Inferred Tree Topologies Show Consistent Distances from the True Tree, Regardless of Relative Model Fit

To assess the relationship between model fit and phylogenetic topological accuracy, we first calculated the Robinson–Foulds (RF) distance between each inferred tree and the true simulation tree. To ensure consistent comparisons across simulation conditions, all RF distances were normalized by the maximum possible RF for the given phylogeny. Throughout, we use the acronym “nRF” to refer to normalized RF distance. If relative model fit is a reliable proxy for accurate protein phylogenetic inference, we should observe that nRF increases as model goodness of fit decreases, with the best-fitting model (m1 or GTR for MutSel simulations, and m1 for control simulations) inferring the most accurate tree topology. Our results from MutSel simulations, shown in figure 2, did not convey this trend: nRF was remarkably consistent across inference models, with slight elevations apparent for m5 models under certain simulation trees, most notably Opisthokonta. Instead, the most apparent trend we observed was that nRF decreased as the number of sites in the data set increased, with HIV simulations showing much smaller nRF values compared with HA, NP, and LAC simulations. Results from control simulations (supplementary fig. S3, Supplementary Material online) broadly echo these trends, which indeed suggests that sequence length is a primary driver for decreased nRF. Moreover, the overarching similarity between MutSel and control (whose simulations employed WAG+I+G with ten rate categories) demonstrates that these results hold under both circumstances of strong model misspecification (MutSel results) and circumstances of little-to-no model misspecification (control simulations, namely m1 results).
. 2.

Normalized Robinson–Foulds distance (nRF) between tree inferences and the respective true tree from all MutSel simulations. Each boxplot represents the distribution of nRF values for 20 simulation replicates.
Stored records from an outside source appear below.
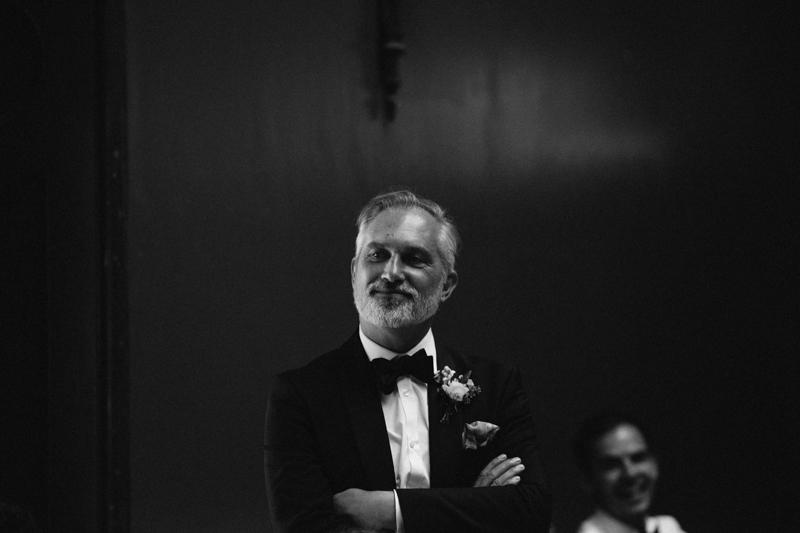 Fine art wedding photography, reception speeches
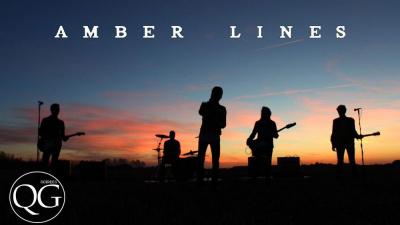 CONCERT AMBER LINES SUR SEINE - INFLUENCE U2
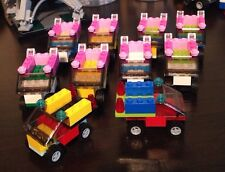 Lego Cars For Party Favor Too Cute!!!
Normalized Robinson–Foulds distance (nRF) between tree inferences and the respective true tree from all MutSel simulations. Each boxplot represents the distribution of nRF values for 20 simulation replicates. We fit a mixed-effects linear model to determine the specific influence of protein model fit on nRF in MutSel simulations, specifying nRF as the response, the protein model (m1–m5, JC, and GTR) as a fixed effect, and the simulation tree and DMS parameterization each as random effects. We performed a Tukey test to evaluate pairwise differences in mean nRF among protein models. Trees inferred with models m1, m2, m3, m4, and JC (with the single exception of the m1–m4 comparison) did not have significantly different nRF values, suggesting highly comparable performance among most models regardless of fit. Trees inferred with m4 models did show a significantly larger nRF compared with m1 trees, but with a vanishingly small effect size of merely 0.7%. Trees inferred with GTR showed significantly smaller nRF compared with all other models, and trees inferred with m5 models showed significantly larger nRF compared with all other models. All significant differences detected had exceedingly small effect sizes, with the largest difference in nRF of 3.3% from the comparison between GTR and m5. As such, the average nRF improvement from applying the best-fitting model compared with the worst-fitting model is, at most, roughly 3%, ultimately demonstrating that relative model fit does not have a strong systematic influence on phylogenetic inference accuracy. Analogous linear models performed on the control simulations again were largely consistent, with only extremely small effect sizes (at most 2.2%) for all models with significantly different nRF.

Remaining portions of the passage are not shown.